→ **Dataset excerpt**
------------------------------------------------------------------------

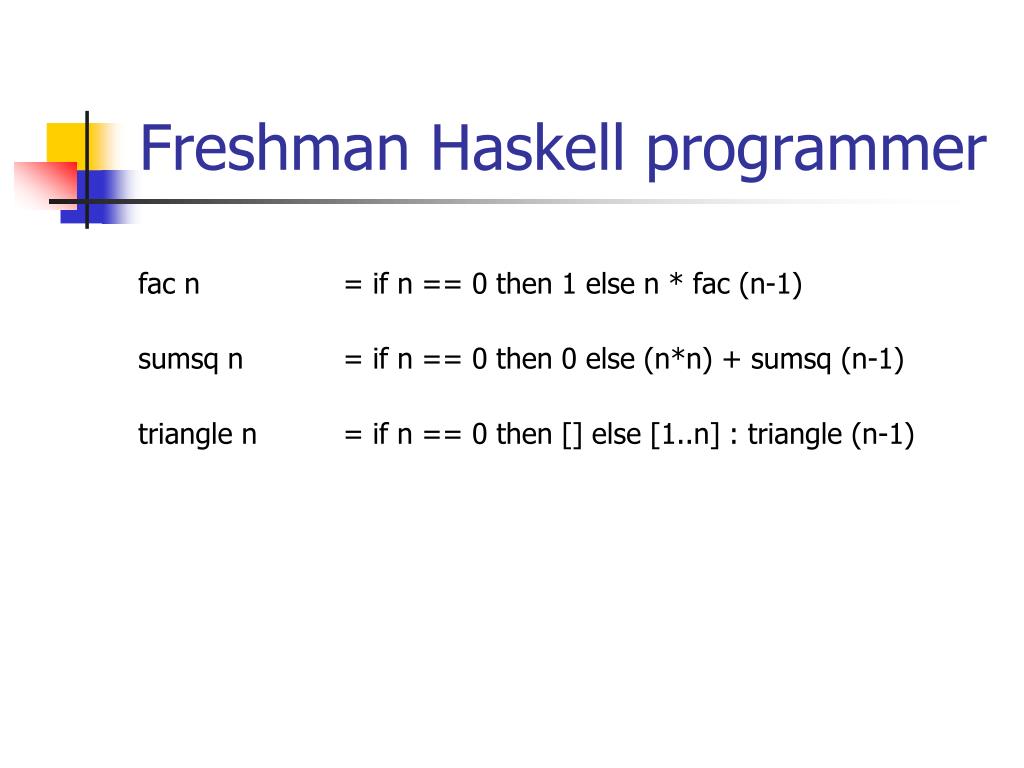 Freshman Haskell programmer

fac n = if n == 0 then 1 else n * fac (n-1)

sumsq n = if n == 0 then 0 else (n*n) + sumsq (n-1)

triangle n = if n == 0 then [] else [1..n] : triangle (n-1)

------------------------------------------------------------------------

→ **Task prompt**
Reproduce every line from the preceding data in which the word "then" can be found.

→ **Task result**
fac n = if n == 0 then 1 else n * fac (n-1)
sumsq n = if n == 0 then 0 else (n*n) + sumsq (n-1)
triangle n = if n == 0 then [] else [1..n] : triangle (n-1)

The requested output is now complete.